* Set problem *
Repeat everything in the aikido passage from "Just did some" down to "share them here.", word for word.

* Source passage *

========================================================================

Just did some interesting exercises to try to blur the "distinction" between uke and nage over the weekend during the ukemi class and I thought I'd share them here.

We started out with seated kokyudosa (uke grabs nage in ryotedori, nage connects with uke through the arm, nage "throws" uke then pins). Rather than nage throwing uke four times then switching roles, I had "uke" (the person grabbing) throw "nage" two times then "nage" (the person being grabbed) throw "uke" two times then switched roles. This had the effect of each person throwing the other four times in succession but twice as uke (the person grabbing) and twice as nage (the person being grabbed) -- kind of like a phase shift, if you would.

I then had them do the same but with both parties trying to do kokyudosa on the other with one caveat -- to be honest and open if the other person "gets" you regardless of what "role" (uke or nage) you were. This had the effect that both people were trying to connect and off-balance the other without the thought that "uke loses" or "uke always falls down."

========================================================================

* Supplied information *
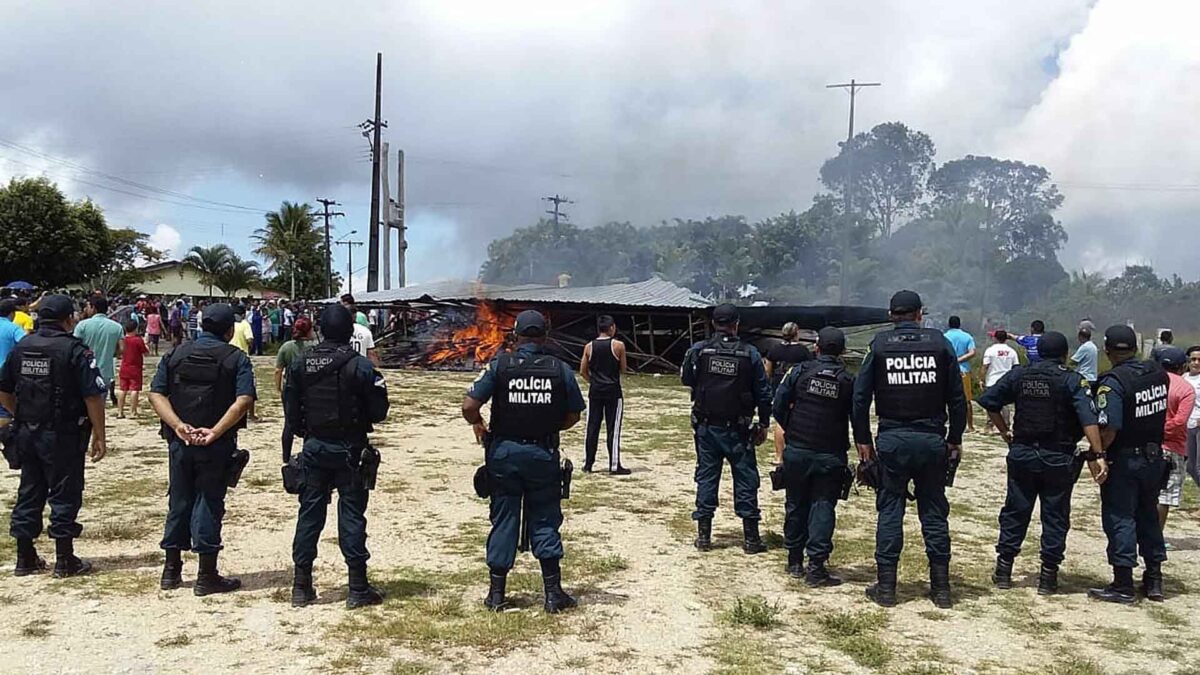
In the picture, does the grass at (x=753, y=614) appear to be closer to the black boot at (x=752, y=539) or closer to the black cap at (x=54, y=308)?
the black boot at (x=752, y=539)

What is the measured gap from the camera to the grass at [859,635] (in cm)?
483

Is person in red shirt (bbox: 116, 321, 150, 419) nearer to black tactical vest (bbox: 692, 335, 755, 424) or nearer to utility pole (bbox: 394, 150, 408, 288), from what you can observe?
black tactical vest (bbox: 692, 335, 755, 424)

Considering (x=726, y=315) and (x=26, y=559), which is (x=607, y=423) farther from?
(x=26, y=559)

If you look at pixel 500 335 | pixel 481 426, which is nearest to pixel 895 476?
pixel 481 426

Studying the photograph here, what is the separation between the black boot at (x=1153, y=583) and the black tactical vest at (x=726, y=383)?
9.02 feet

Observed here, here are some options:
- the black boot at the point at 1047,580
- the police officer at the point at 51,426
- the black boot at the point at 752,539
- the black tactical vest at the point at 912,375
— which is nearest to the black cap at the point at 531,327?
the black tactical vest at the point at 912,375

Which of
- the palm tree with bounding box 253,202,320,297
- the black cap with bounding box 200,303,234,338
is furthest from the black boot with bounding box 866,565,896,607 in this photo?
the palm tree with bounding box 253,202,320,297

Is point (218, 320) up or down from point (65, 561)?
up

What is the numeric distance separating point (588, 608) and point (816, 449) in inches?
71.4

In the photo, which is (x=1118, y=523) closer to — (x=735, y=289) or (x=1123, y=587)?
(x=1123, y=587)

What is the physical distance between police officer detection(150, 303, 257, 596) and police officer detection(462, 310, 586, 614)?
1.47 m

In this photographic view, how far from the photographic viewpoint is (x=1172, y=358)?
705 centimetres

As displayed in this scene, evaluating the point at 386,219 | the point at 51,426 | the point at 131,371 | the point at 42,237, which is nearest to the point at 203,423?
the point at 51,426

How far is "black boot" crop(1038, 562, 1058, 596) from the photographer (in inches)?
238
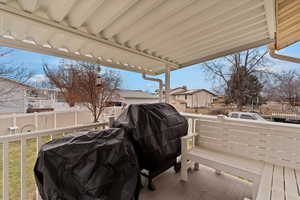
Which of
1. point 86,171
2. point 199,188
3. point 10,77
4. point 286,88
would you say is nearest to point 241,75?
point 286,88

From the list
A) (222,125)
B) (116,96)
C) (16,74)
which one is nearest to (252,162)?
(222,125)

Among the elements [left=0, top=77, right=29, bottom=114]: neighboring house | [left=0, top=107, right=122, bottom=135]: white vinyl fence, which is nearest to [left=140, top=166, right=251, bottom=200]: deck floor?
[left=0, top=107, right=122, bottom=135]: white vinyl fence

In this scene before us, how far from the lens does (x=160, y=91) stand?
12.8 feet

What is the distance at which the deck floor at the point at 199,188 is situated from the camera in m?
1.95

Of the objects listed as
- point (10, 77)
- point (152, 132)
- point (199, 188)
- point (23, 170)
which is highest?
point (10, 77)

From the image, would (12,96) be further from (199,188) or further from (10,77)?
(199,188)

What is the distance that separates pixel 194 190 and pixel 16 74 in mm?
5759

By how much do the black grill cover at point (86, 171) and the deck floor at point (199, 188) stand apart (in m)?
0.93

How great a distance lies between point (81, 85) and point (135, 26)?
402 centimetres

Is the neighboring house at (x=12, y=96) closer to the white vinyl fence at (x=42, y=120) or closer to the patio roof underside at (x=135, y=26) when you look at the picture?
the white vinyl fence at (x=42, y=120)

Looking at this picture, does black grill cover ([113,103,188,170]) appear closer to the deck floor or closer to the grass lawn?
the deck floor

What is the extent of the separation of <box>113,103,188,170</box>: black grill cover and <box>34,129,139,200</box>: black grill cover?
48 centimetres

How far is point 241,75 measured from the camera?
3035 millimetres

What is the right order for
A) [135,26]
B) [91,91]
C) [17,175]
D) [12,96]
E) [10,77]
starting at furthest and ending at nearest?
[91,91]
[12,96]
[10,77]
[17,175]
[135,26]
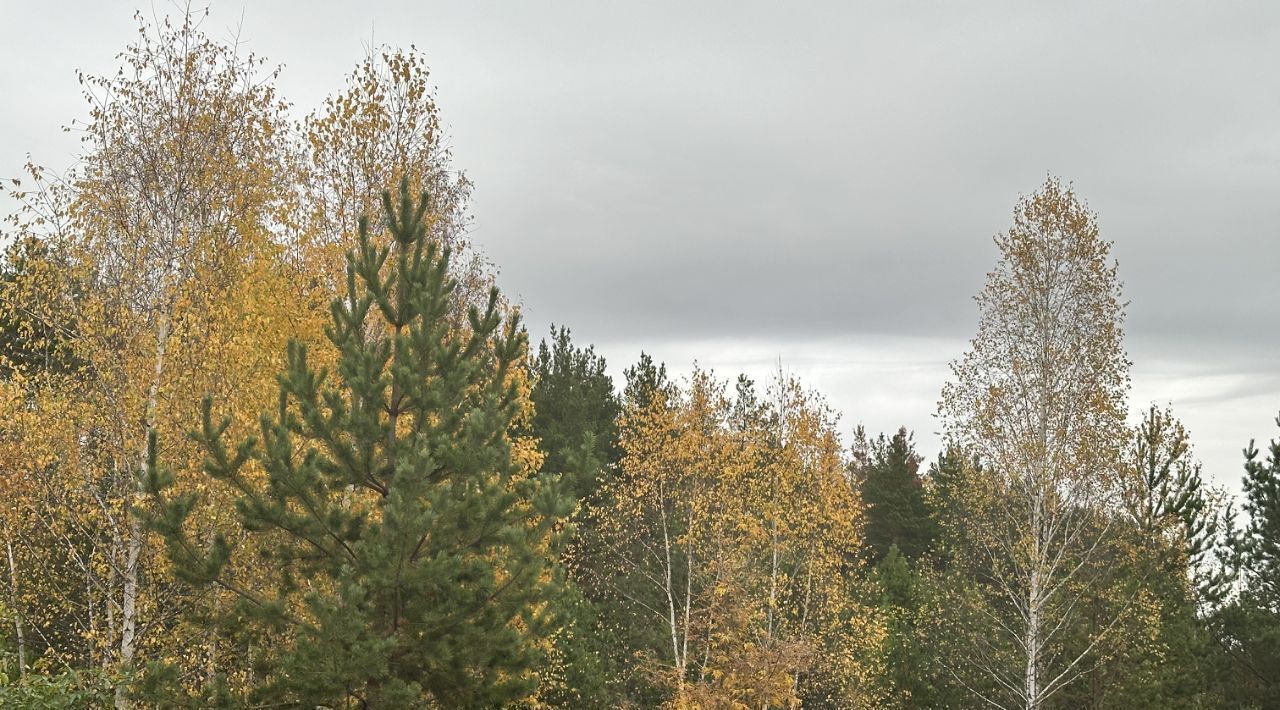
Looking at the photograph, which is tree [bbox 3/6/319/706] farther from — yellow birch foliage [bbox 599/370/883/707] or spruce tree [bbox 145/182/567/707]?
yellow birch foliage [bbox 599/370/883/707]

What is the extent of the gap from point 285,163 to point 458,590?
7.99 metres

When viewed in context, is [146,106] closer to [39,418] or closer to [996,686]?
[39,418]

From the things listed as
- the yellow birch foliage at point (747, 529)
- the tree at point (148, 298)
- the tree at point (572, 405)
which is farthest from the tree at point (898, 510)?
the tree at point (148, 298)

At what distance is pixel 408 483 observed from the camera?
9961 millimetres

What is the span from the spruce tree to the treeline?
4 cm

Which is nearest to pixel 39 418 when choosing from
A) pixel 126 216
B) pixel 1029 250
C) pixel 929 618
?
pixel 126 216

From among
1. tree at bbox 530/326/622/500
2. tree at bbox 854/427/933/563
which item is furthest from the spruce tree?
tree at bbox 854/427/933/563

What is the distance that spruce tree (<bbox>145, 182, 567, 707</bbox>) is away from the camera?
961 cm

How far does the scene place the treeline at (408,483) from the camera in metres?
10.2

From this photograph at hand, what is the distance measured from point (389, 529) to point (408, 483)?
468 mm

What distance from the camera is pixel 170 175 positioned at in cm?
1398

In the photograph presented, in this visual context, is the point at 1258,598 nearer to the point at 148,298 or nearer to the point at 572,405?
the point at 572,405

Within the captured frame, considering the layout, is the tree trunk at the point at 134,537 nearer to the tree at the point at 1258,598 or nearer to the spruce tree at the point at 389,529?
the spruce tree at the point at 389,529

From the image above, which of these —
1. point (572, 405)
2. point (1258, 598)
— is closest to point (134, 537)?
point (572, 405)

========================================================================

* Reply to the task *
Just did some interesting exercises to try to blur the "distinction" between uke and nage over the weekend during the ukemi class and I thought I'd share them here.